* [Given information]:
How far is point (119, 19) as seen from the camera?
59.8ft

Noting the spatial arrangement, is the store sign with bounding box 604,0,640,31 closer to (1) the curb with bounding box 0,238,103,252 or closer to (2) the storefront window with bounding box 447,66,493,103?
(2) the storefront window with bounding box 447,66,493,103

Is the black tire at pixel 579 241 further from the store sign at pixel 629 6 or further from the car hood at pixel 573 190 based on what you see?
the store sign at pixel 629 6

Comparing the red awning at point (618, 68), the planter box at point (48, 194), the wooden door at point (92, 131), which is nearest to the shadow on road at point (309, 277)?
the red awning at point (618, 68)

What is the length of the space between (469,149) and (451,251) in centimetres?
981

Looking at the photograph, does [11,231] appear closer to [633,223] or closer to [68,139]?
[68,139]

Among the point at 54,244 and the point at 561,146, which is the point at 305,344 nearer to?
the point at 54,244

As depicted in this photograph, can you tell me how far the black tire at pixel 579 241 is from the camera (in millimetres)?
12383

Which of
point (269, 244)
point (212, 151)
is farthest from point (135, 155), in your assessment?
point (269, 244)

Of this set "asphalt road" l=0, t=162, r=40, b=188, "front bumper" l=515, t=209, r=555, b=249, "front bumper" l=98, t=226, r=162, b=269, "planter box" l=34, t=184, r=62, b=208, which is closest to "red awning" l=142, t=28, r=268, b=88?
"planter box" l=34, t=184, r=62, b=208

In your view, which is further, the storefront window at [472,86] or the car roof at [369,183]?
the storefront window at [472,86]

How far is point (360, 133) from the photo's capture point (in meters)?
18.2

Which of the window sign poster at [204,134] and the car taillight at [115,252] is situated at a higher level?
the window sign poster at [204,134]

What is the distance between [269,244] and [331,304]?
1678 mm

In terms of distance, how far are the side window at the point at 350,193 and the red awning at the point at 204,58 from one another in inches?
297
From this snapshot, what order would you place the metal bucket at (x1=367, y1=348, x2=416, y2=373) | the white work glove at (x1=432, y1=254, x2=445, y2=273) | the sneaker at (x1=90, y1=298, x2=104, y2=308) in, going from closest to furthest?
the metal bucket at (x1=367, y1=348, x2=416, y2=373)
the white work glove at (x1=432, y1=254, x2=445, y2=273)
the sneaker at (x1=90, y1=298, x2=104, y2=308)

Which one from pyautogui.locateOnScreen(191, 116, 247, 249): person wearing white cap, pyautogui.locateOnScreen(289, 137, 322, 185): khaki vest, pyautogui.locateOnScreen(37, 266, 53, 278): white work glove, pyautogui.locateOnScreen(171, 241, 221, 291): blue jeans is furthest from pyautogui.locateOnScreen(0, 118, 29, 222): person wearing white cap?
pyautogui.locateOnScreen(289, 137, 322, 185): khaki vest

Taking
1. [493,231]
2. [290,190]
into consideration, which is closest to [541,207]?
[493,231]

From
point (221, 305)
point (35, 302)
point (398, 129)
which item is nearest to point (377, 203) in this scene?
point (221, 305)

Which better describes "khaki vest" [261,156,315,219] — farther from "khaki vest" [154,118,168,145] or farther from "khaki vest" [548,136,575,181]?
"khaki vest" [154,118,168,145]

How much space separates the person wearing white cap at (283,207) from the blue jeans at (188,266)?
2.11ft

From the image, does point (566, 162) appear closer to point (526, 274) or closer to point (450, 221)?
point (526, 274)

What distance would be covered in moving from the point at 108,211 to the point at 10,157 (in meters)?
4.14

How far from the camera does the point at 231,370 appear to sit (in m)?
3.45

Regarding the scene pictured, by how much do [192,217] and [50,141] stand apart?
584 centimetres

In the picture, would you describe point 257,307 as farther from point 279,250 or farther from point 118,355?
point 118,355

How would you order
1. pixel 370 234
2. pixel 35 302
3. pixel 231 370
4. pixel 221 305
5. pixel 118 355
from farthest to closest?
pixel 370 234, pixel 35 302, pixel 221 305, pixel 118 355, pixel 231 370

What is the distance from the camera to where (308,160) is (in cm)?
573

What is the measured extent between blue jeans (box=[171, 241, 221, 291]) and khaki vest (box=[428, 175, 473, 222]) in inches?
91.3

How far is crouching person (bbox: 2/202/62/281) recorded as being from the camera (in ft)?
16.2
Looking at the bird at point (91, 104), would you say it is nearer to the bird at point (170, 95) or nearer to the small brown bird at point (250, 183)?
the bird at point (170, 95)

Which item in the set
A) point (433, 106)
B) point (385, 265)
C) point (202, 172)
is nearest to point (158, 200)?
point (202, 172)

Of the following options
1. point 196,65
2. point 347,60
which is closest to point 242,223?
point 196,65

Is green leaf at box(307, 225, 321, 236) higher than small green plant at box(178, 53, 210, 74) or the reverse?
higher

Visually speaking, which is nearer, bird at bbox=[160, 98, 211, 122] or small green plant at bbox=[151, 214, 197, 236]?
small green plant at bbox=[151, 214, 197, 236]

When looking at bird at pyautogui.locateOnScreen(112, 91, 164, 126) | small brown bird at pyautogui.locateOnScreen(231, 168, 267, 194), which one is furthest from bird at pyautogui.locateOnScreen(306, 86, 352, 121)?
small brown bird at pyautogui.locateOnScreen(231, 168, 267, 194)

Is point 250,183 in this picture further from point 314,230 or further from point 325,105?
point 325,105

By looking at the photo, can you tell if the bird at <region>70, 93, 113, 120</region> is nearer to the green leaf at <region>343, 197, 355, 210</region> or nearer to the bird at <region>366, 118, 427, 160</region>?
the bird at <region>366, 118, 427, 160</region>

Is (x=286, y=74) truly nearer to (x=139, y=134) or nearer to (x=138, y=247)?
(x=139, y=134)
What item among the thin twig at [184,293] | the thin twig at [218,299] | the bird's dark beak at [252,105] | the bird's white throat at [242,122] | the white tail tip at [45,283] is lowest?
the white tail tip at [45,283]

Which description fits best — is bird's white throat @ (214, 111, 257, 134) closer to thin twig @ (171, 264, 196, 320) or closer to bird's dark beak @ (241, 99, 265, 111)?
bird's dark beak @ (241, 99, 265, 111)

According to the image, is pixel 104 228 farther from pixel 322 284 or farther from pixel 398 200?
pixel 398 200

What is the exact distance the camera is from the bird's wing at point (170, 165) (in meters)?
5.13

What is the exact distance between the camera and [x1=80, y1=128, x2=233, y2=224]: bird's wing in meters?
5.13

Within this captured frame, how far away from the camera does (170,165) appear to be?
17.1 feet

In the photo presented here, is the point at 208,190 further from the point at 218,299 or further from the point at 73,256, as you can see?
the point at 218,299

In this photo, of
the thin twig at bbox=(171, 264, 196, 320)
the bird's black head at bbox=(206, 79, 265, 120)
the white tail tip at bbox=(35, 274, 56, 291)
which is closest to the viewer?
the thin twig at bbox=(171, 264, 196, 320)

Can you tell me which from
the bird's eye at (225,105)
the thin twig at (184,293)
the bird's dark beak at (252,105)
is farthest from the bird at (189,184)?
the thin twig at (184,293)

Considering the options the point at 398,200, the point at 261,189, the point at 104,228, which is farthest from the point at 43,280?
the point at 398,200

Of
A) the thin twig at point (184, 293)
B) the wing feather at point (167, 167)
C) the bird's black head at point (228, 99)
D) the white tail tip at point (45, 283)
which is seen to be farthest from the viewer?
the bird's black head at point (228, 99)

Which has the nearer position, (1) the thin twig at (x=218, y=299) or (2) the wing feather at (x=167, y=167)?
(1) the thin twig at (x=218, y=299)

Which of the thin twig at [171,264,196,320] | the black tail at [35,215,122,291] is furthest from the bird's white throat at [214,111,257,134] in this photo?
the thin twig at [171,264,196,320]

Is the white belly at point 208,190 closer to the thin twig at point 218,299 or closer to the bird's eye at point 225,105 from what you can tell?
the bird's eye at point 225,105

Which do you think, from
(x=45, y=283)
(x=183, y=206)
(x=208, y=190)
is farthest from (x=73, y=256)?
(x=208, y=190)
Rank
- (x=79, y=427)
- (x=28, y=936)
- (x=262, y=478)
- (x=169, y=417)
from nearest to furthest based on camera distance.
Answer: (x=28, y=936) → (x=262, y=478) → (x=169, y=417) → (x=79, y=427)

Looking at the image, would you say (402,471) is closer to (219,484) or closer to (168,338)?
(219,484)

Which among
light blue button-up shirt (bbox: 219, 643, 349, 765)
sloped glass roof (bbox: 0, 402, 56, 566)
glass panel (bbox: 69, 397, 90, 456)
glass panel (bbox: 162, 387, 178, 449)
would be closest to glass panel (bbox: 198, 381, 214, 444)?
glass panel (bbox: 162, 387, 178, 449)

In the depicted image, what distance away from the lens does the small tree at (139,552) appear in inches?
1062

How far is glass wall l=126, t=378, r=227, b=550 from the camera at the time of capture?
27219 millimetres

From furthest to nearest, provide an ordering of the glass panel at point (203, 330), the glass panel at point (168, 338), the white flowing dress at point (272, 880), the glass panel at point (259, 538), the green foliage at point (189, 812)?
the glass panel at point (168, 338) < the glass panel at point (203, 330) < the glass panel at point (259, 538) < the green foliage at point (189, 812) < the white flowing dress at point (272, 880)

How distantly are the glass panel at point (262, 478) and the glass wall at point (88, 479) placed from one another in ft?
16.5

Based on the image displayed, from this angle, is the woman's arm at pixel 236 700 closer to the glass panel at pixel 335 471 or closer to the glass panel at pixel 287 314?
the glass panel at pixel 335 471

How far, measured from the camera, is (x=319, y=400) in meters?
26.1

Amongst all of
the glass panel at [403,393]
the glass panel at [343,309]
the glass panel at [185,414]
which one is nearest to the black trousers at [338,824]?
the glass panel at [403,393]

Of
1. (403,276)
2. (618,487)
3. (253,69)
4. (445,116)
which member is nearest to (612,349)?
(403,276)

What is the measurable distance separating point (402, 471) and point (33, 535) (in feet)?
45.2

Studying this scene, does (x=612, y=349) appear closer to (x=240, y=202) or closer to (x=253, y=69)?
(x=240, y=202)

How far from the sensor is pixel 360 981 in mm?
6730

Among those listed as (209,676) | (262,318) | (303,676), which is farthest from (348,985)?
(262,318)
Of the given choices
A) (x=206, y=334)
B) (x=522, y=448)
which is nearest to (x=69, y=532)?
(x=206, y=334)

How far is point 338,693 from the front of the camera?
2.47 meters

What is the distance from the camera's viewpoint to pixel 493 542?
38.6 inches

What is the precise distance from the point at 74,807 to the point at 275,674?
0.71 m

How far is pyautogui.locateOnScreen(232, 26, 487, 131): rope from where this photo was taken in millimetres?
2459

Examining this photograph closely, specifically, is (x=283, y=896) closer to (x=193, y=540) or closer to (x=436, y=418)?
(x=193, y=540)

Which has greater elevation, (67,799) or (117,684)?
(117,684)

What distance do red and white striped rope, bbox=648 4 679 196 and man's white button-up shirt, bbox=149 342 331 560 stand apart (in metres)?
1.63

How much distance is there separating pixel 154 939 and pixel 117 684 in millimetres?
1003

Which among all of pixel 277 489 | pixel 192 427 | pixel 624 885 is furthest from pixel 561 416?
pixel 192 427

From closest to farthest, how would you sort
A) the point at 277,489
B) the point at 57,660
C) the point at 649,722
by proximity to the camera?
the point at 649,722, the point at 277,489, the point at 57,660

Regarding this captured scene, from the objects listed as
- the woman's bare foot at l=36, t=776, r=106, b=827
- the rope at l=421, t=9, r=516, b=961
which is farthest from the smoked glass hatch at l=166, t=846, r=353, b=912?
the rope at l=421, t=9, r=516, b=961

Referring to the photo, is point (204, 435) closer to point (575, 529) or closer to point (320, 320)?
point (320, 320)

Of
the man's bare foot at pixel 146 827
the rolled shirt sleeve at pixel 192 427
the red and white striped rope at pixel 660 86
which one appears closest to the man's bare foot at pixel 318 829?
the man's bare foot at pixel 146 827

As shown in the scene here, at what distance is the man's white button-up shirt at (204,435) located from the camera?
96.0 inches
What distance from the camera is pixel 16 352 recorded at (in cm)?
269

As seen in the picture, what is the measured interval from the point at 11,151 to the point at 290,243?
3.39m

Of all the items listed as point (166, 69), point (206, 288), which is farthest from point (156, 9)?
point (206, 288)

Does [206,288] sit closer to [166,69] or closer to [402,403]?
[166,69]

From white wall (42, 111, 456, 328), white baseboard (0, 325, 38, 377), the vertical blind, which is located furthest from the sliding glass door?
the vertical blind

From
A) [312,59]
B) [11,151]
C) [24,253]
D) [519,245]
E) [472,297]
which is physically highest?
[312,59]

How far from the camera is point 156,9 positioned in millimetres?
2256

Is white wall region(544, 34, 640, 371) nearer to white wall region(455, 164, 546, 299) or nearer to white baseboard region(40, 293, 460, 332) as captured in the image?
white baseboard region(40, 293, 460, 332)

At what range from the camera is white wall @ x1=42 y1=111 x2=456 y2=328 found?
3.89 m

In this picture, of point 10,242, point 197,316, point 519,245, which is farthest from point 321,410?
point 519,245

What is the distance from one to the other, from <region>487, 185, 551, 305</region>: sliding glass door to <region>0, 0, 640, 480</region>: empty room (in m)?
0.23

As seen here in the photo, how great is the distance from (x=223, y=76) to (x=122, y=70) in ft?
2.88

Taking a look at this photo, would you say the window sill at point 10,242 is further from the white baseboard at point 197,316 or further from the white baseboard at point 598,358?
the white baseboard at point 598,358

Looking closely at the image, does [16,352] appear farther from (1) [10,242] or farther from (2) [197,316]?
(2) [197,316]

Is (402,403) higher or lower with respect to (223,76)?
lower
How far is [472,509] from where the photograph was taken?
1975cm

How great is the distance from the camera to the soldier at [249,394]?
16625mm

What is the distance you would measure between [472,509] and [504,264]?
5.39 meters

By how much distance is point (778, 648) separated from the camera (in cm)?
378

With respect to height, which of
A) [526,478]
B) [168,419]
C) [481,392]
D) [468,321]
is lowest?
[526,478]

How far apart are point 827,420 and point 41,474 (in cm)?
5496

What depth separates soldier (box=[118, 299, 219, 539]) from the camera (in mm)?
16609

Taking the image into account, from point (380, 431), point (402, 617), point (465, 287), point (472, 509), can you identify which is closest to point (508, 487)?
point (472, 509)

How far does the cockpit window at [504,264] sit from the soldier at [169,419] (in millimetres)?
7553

* [Requirement]: Please copy out the lines from the one containing "How far is [472,509]" through the last line, inclusive, reproducing each one exactly.

* [Finished answer]:
How far is [472,509] from where the photograph was taken?
1975cm

How great is the distance from the camera to the soldier at [249,394]?
16625mm

What is the distance you would measure between [472,509] and [504,264]?
5.39 meters

By how much distance is point (778, 648) separated from the camera (in cm)?
378

With respect to height, which of
A) [526,478]
B) [168,419]
C) [481,392]
D) [468,321]
is lowest?
[526,478]

How far apart are point 827,420 and point 41,474 (in cm)?
5496

What depth separates soldier (box=[118, 299, 219, 539]) from the camera (in mm)?
16609

Taking the image into account, from point (380, 431), point (402, 617), point (465, 287), point (472, 509), can you identify which is closest to point (508, 487)?
point (472, 509)

How far does the cockpit window at [504,264] sit from the soldier at [169,419] (in millimetres)?
7553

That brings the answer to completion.